После двух недель бесплодных поисков, за которыми в тюрьме следили с не менее напряженным интересом, чем за ходом чемпионата мира по бейсболу, новость о побеге Джека Мэллоя постепенно устарела и, как все остальное, под неослабевающим бременем каторжной работы утратила остроту – так тупится о камень стальное лезвие, – а потом и вовсе забылась, растворившись в тягомотине и пустоте.
Мало ли чего не случается в тюрьме, твое дело – работа. И ты машешь кувалдой, чтобы раздробить вот эту глыбу, или налегаешь на лопату, чтобы перекидать в грузовики то, что ты раздробил. Работа – бесцельная, бесконечная, безрадостная. Волдыри на руках набухают, лопаются, кровоточат, потом затвердевают. Руки в заскорузлых мозолях, как подошвы у почтальона. И когда придет Судный день, думаешь ты в полубреду, по мозолям на руках их узнаете вы их. А как только ты передробил все глыбы, что там были, приезжают господа инженеры, бабахают динамитом и услужливо откалывают от горы еще пару кусочков – для тебя. Но гора все не убывает. И мышцы у тебя ноют и напрягаются. И в голове у тебя ноет и напрягается. И все в тебе ноет и напрягается, едва подумаешь о женщине.
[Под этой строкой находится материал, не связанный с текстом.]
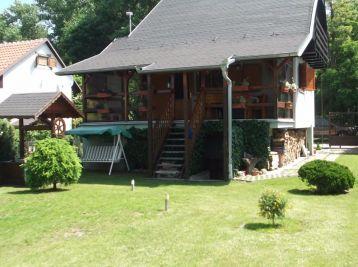 Jakubov, na predaj nádherná chata pri jazere aj na celoročné bývanie, cena: 76.990,-€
Ты будешь крепким, отличным, бесстрашным солдатом, когда выйдешь отсюда.
43
В общей сложности, вместе со штрафным месяцем за визит в «яму» и за перевод во второй барак, он отсидел четыре месяца восемнадцать дней, и в седьмой роте многое успело измениться.
Цербера не было, ушел в двухнедельный отпуск. Ливы тоже не было, перевелся в двенадцатую роту. Сержант Мейлон Старк стал штаб-сержантом, а лейтенант Колпеппер временно командовал ротой. Динамит Хомс перешел в звании майора в штаб бригады и забрал с собой Джима О'Хэйера – тот теперь был мастер-сержантом. В роте ждали нового командира, он должен был прибыть на Гавайи со дня на день. Короче, роту было не узнать.
Он вернулся из тюрьмы в той же бежевой летней форме, которая была на нем в день суда. Четыре месяца и восемнадцать дней он не вылезал из мешковатой тюремной робы и, переодевшись в форму, чувствовал себя непривычно, будто надел ее в первый раз. За это время форма и не испачкалась, и не измялась, но ощущения, что ее выстирали и отутюжили, тоже не было. Она провисела в тюремной кладовой четыре месяца восемнадцать дней и, не считая чуть заметной поперечной полоски на брюках от вешалки, выглядела точно так же, как в тот день, когда он ее снял. Это было странно и удивительно. Как и все прочее.